The subset of media I enjoy most, and have built a real passion for, is audience development. Not that this has always been my passion.
Mark Cuban has a great quote about passion.
One of the great lies of life is ‘follow your passions’ … The things I found myself being really good at are the things I put a lot of effort into … Don’t follow your passion, follow your effort.
The lesson was something I learned early in my career.
After graduating with a Bachelor’s degree in Applied Media Arts (graphic design), I started my career as a graphic designer.
Why a graphic designer?
I got my degree and pursued a career in something art-related because art is my passion. I thought that’s what I was supposed to do because that’s the advice we all receive.
Follow your passion.
I quickly realized that I did not enjoy my passion as my career. There were three reasons this was the case:
didn’t enjoyhated being told what to create. I viewed what I was creating as art and didn’t want to be told what to do.
- If I’m being honest, I wasn’t as good at design as I thought. I wasn’t bad, just not as good as I thought.
- Most importantly, I wasn’t interested in putting in the time to get as good as I wanted to be.
Without realizing it I actually fell into operations through my design work. Part of my role was preparing jobs for printing, an operations role that I needed to learn. I didn’t realize it at the time, but I got really good at recognizing flaws in the system, and developing ways to address the flaws and optimize the system.
I fell into audience development and realized that it was something I was good at, and it was something I enjoyed.
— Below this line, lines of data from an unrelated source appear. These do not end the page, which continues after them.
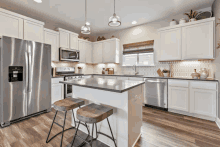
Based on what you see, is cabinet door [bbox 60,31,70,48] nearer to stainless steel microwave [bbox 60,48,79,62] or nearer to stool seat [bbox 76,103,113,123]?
stainless steel microwave [bbox 60,48,79,62]

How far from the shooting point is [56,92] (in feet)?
10.7

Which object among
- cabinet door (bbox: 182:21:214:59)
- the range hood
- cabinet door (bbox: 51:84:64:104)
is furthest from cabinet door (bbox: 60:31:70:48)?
cabinet door (bbox: 182:21:214:59)

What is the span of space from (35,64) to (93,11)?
2138 mm

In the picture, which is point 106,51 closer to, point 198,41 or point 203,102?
point 198,41

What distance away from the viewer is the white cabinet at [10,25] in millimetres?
2365

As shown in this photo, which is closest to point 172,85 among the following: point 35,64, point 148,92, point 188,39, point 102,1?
point 148,92

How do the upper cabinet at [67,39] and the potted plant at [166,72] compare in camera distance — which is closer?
the potted plant at [166,72]

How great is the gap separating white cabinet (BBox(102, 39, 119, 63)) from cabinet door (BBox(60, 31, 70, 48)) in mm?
1508

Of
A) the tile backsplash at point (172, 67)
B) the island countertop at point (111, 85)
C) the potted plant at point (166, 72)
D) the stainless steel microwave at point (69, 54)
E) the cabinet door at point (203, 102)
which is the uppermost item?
the stainless steel microwave at point (69, 54)

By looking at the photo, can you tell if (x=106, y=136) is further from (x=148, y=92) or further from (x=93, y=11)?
(x=93, y=11)

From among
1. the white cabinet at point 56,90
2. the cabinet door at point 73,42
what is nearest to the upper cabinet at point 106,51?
the cabinet door at point 73,42

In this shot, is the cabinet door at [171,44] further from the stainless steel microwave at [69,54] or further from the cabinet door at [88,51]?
the stainless steel microwave at [69,54]

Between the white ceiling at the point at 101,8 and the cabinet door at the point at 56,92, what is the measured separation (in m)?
2.20

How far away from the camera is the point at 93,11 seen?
10.0 ft
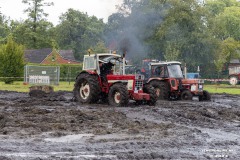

I put in the effort to learn audience development, eventually taking a job in a circulation department at a local newspaper – which doubles as audience development and marketing in that world.
I fell back into operations, because that’s the nature of work in a circulation department, and I hated it at first. It was frustrating and I wanted to run.
However, I also wanted to get good at what I was doing. So I put in the time and effort to become good at it. And you know what?
I got good at it.
I got really good at it.
Then I got really good at extending what I learned in one area to other areas of the operation and understanding how an organization functions.
And, as Cuban says in the video above:
Nobody quits anything they’re good at. Because it’s fun to be good. It’s fun to be one of the best.
To clarify, I don’t think I’m one of the best, but it is fun to be good at something. So while I don’t think I am one of the best, I am really good at what I do, and each and every day I strive to be better.